Some Kansas residents, prior to their death, have taken the necessary steps to create a will, while some have neglected to do so. That being said, unless there is a trust in place the deceased’s property will go through probate, whether they have created a will or whether they have died intestate. However, there are some types of property that bypass the probate process, and are distributed directly to the beneficiaries.
First of all, many residents of Kansas have life insurance policies. In these policies they have named a beneficiary, and in some cases a secondary beneficiary, who is to receive the proceeds of the policy. After the creator of the life insurance policy dies, the proceeds will go directly to the individual named as the beneficiary rather than going through probate. The exception to this is if the beneficiary named in the policy is the executor of the insured’s estate.
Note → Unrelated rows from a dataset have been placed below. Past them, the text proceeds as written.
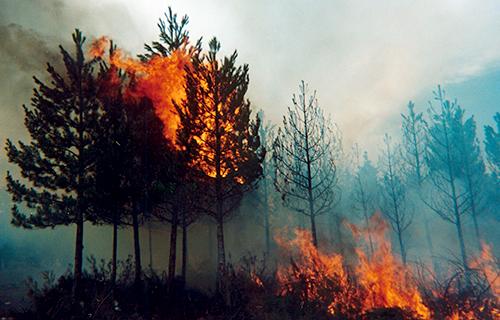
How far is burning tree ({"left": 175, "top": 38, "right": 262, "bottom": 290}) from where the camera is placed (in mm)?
12227

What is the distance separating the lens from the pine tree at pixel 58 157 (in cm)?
1319

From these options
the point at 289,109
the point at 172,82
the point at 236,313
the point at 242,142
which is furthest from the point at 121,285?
the point at 289,109

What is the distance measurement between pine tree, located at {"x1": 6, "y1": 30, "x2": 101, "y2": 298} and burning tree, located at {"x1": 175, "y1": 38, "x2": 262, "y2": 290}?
5171 mm

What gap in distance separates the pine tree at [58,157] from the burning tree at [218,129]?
17.0 feet

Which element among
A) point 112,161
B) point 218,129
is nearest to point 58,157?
point 112,161

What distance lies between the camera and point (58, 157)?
13328 millimetres

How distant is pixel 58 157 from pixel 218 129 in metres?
7.72

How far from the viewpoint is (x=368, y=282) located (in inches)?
416

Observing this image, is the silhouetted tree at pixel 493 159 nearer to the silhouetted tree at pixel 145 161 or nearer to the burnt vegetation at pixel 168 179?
the burnt vegetation at pixel 168 179

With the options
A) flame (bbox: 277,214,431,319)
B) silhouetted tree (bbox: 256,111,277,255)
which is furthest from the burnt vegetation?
silhouetted tree (bbox: 256,111,277,255)

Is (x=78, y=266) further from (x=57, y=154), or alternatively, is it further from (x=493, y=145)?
(x=493, y=145)

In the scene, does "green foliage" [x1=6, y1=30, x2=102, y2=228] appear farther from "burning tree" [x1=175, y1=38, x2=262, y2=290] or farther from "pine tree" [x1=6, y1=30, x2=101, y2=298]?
A: "burning tree" [x1=175, y1=38, x2=262, y2=290]

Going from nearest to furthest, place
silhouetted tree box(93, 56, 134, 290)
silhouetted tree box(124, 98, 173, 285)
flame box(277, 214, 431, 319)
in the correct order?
flame box(277, 214, 431, 319)
silhouetted tree box(93, 56, 134, 290)
silhouetted tree box(124, 98, 173, 285)

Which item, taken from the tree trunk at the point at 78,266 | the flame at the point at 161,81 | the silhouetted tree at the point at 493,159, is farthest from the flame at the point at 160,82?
the silhouetted tree at the point at 493,159
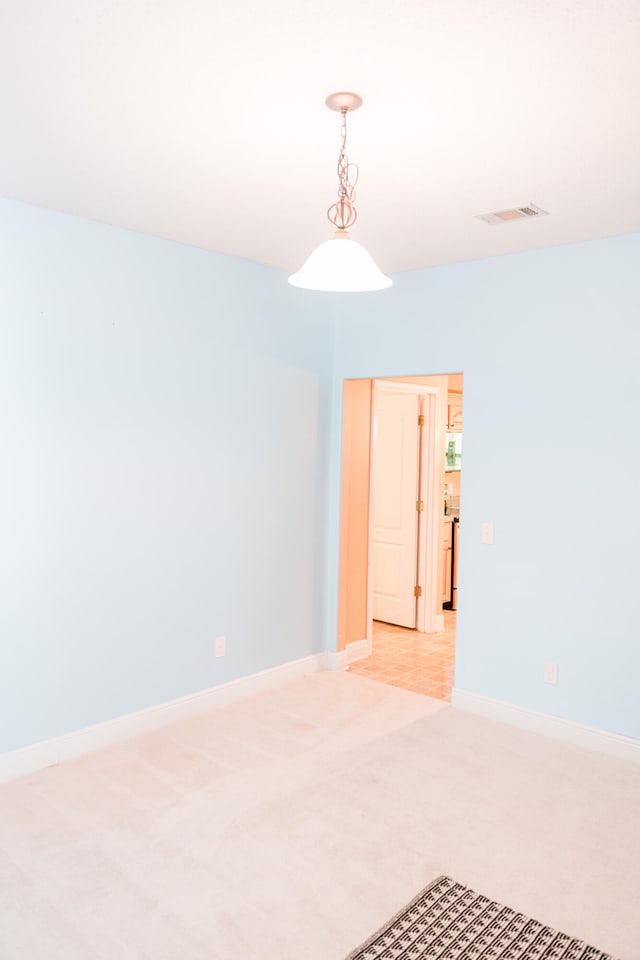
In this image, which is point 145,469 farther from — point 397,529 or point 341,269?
point 397,529

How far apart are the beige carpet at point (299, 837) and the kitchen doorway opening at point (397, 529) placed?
1.25 meters

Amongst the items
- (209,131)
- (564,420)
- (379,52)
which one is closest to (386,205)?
(209,131)

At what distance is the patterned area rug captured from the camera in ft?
7.16

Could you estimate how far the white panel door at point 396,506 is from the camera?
5.93 metres

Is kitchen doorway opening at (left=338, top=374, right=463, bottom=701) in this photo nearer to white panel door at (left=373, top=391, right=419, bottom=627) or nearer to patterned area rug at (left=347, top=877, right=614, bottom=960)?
white panel door at (left=373, top=391, right=419, bottom=627)

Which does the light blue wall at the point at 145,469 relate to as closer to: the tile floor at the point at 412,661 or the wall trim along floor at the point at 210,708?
the wall trim along floor at the point at 210,708

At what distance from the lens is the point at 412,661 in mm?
5160

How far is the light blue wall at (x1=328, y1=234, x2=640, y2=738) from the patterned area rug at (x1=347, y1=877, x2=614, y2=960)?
1.59 metres

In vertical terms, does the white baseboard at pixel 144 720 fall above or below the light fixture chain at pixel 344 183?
below

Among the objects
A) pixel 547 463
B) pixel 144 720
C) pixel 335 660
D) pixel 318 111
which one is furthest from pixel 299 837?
pixel 318 111

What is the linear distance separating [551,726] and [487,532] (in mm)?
1112

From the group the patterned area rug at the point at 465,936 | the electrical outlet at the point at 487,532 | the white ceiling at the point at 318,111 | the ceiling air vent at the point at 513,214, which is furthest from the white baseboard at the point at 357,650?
the ceiling air vent at the point at 513,214

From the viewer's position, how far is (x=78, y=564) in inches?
138

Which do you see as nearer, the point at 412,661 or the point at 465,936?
the point at 465,936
In addition, sometimes individuals in Kansas share the title to property as joint tenants with right of survivorship. For example, a married couple may have their home titled as joint tenants with right of survivorship. Once one joint tenant passes away, the property automatically goes to the living joint tenant, without going through probate.
Some financial accounts, such as bank accounts, allow the account holder to include a “pay on death” provision in the account, naming an individual to receive the assets. If this is the case, the property in the account does not go through probate, and instead is passed right on to the designated individual. Similarly, if an individual owns securities, they can include a “transfer on death” provision, which will also allow the securities to pass on to the appropriate individual instead of going through probate.
The property that bypasses probate will do so even if an individual’s will says otherwise. It is important that individuals in Kansas understand how the probate process will affect them. Consulting with an elder law attorney familiar with these issues may be of help.